1. [Canvas pre-requisites](#prereqs)
1. [(Optional) Data preparation](#dataprep)
    - [Dependencies and setup](#Dependencies-and-setup)
    - [Target Time-Series (TTS)](#tts)
    - [Related Time-Series (RTS)](#rts)
    - [The combined SageMaker Canvas dataset](#The-combined-SageMaker-Canvas-dataset)
1. [Import your dataset to SageMaker Canvas](#Import-your-dataset-to-SageMaker-Canvas)
1. [Configure and train your model](#Configure-and-train-your-model)
1. [Review and export forecast results](#Review-and-export-forecast-results)
1. [Next steps](#Next-steps)

## Canvas pre-requisites<a class="anchor" id="prereqs"></a>

To follow the instructions below, you'll need SageMaker Canvas set up: See the ["getting started"](https://docs.aws.amazon.com/sagemaker/latest/dg/canvas-getting-started.html#canvas-prerequisites) and ["setting up"](https://docs.aws.amazon.com/sagemaker/latest/dg/canvas-setting-up.html) sections of the developer guide for steps.

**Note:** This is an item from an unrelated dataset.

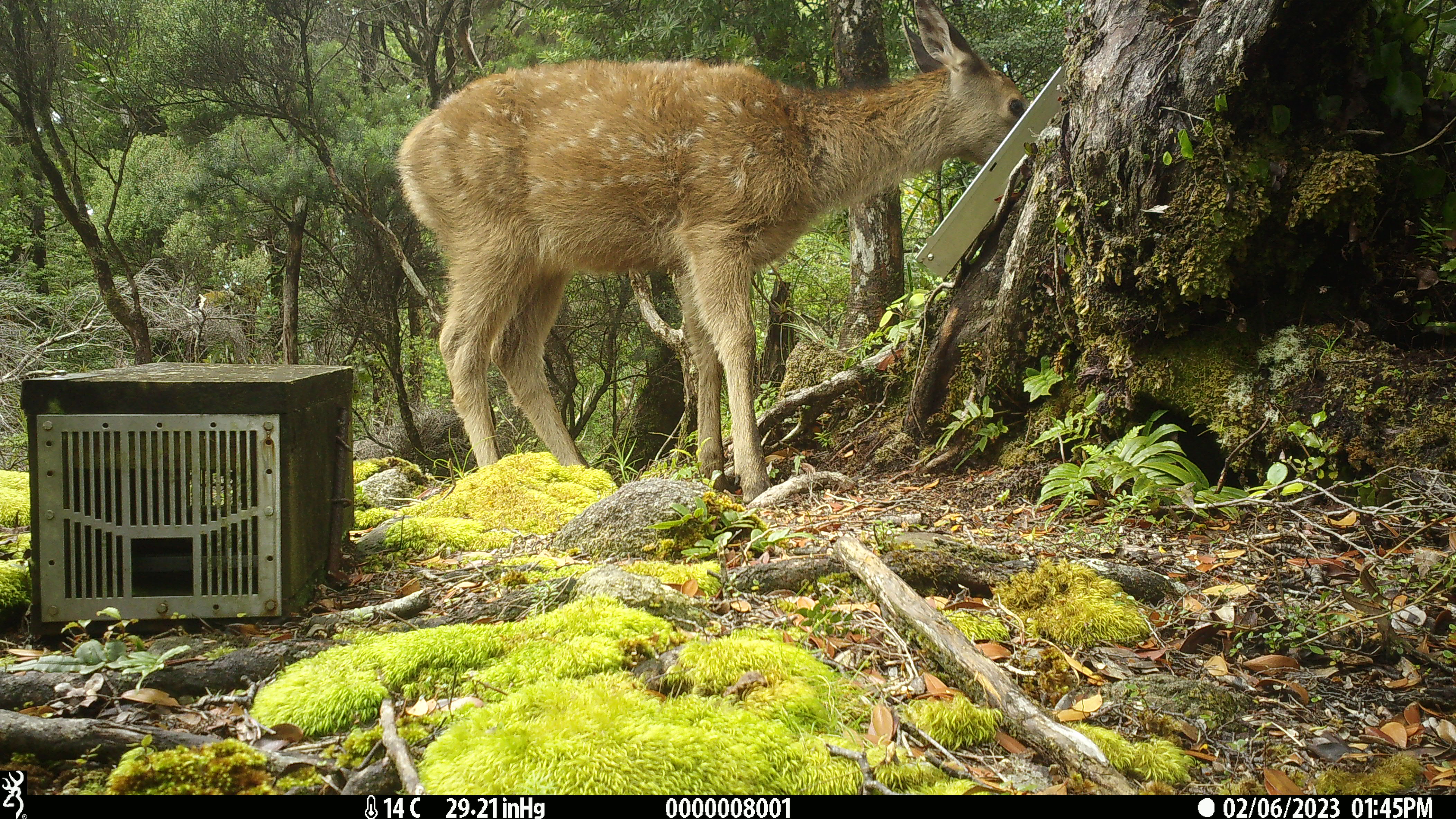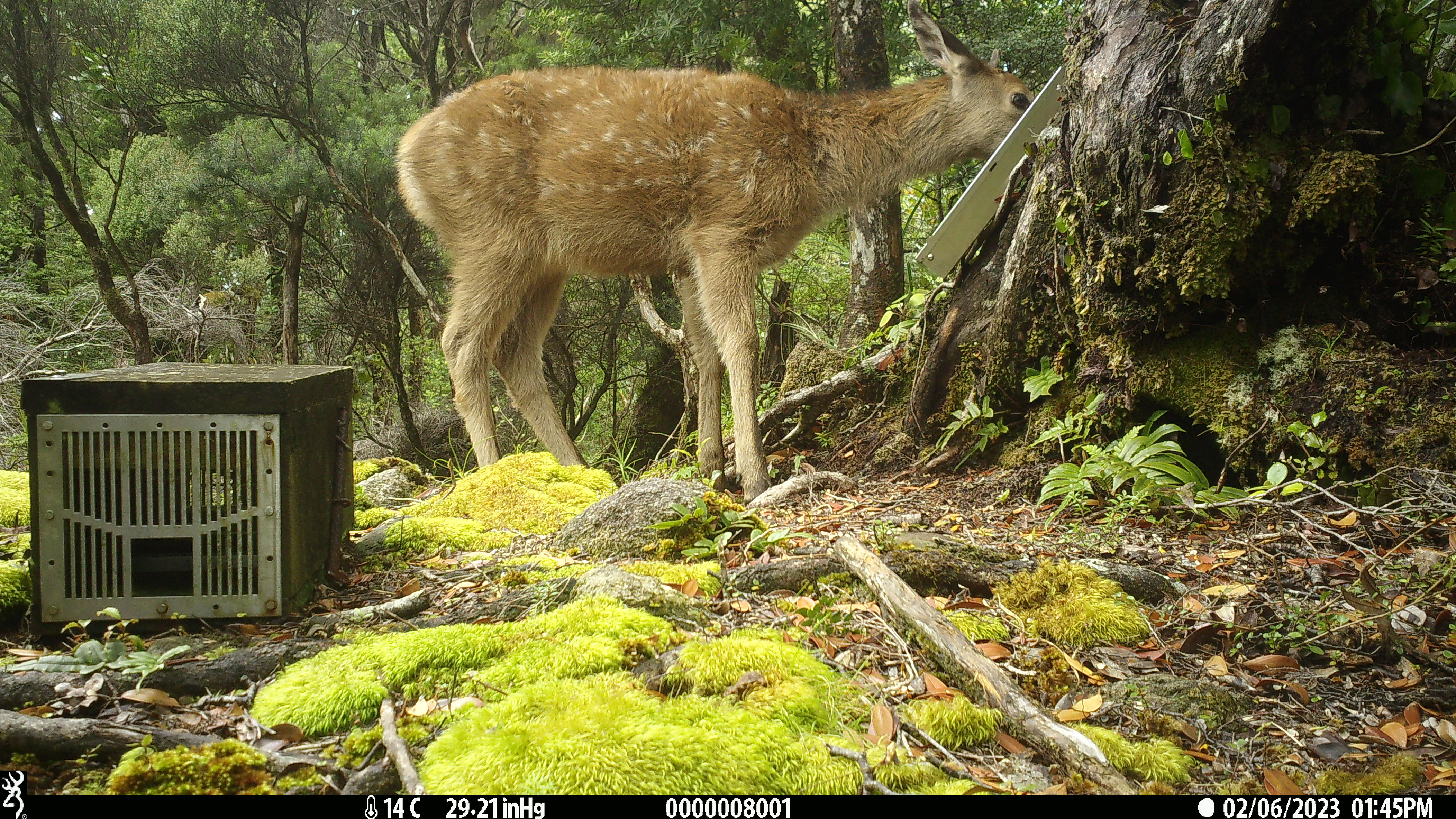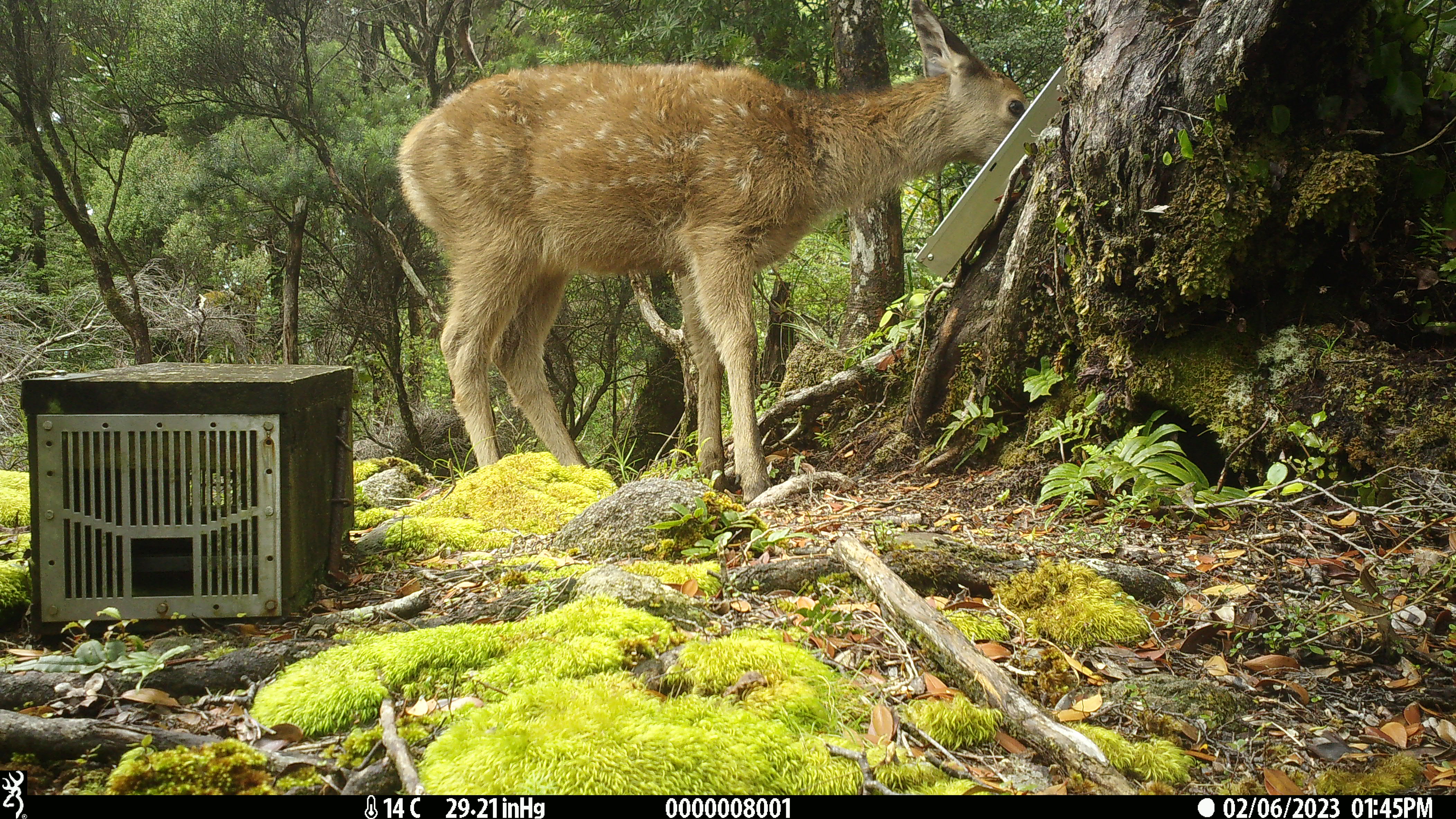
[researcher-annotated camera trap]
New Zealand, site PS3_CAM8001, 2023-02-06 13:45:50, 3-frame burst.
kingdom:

In particular, you'll also need to [enable time-series forecasting](https://docs.aws.amazon.com/sagemaker/latest/dg/canvas-set-up-forecast.html) for your Canvas user(s).

If skipping the optional data preparation section below, you'll also need to [enable upload of local files](https://docs.aws.amazon.com/sagemaker/latest/dg/canvas-set-up-local-upload.html) through the Canvas UI.

## (Optional) Data preparation<a class="anchor" id="dataprep"></a>

> ℹ️ **You don't need to run any of the code in this section.**
>
> We've already prepared a Canvas-ready file for the sample dataset and made it available for [download here](https://measuring-forecast-benefits-assets.s3.amazonaws.com/dataset/v1/benefits_demo_canvas.csv). This section is provided to illustrate how the file was generated, in case you'd like to re-use elements of the process for your own custom datasets.

To build a forecast with SageMaker Canvas, we need to prepare our dataset in line with the [format requirements documented in the developer guide](https://docs.aws.amazon.com/sagemaker/latest/dg/canvas-time-series.html).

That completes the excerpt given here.